On aurait tendance à ne pas tellement croire aux chances de percer le marché de l’emploi pour quelqu’un dans la quarantaine ou la cinquantaine qui a passé plus d’une décennie en prison. À cause des préjugés à l’égard des ex-détenus, du foisonnement de nouvelles technologies que les prisonniers de longue date ne connaissent pas, on se convaincrait d’emblée que ces gens sont « inemployables » durant une pandémie. Pourtant, on se tromperait.

Un texte de Colin McGregor publié sur Reflet de Société | Dossier Chronique d’un prisonnier et Emploi

Il existe, en effet, des agences de placement, partout dans la province, qui se spécialisent dans la réintégration de ce type de clientèle au marché du travail. Jonathan Boyer est conseiller au Service d’aide à l’emploi de l’Est (SAEE), sur la rue Hochelaga, dans le secteur Tétreaultville, à l’est de l’île. Son travail consiste à outiller les personnes ayant un dossier criminel afin de favoriser leur réinsertion sociale.

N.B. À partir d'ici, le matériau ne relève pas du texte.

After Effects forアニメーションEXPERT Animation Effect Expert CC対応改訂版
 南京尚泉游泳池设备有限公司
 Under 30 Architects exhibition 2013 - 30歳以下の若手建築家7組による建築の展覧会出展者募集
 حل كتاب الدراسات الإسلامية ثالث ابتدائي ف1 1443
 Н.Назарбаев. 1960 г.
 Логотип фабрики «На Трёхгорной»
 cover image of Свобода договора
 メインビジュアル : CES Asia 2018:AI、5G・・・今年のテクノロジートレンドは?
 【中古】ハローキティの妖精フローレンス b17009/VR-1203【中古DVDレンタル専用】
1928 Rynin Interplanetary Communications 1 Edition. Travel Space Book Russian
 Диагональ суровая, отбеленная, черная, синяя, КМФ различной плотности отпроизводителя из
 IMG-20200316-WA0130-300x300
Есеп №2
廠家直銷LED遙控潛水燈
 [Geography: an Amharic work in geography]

La quasi-totalité des clients du SAEE sont des hommes provenant d’une des nombreuses maisons de transition de l’est de Montréal. Ces lieux accueillent des ex-détenus de partout au Québec et même d’ailleurs. Parmi les vingt ex-détenus fédéraux dont il s’occupe du dossier, Jonathan Boyer n’a que deux clients de moins de trente-cinq ans. « Chacun est différent », dit-il.

Plusieurs arrivent démoralisés, convaincus, relate-t-il, de ne jamais pouvoir trouver de travail. « Nous leur proposons d’établir un inventaire de leurs habiletés… Ils doivent noter tout ce qu’ils ont fait dans les quinze dernières années, à l’intérieur comme à l’extérieur des murs, en ce qui a trait au travail, déclaré ou non, et au bénévolat. Ceux-ci se redécouvrent alors. Ils constatent soudainement la somme des compétences qu’ils possèdent. »

Pénurie de main-d’œuvre

Le SAEE offre des séminaires sur les entrevues d’embauche, sur l’utilisation d’internet pour dénicher des offres d’emplois, sur les secteurs d’emplois les plus demandés, sur les stratégies de démarchage les mieux adaptées à leur personnalité… et, bien sûr, sur la façon de présenter un CV, passage obligé pour tous.

« Ceux qui veulent trouver un emploi, qui sont véritablement motivés, détiennent de meilleures chances d’en trouver un et de le garder que quelqu’un qui se sent contraint de trouver du travail », souligne le conseiller en orientation.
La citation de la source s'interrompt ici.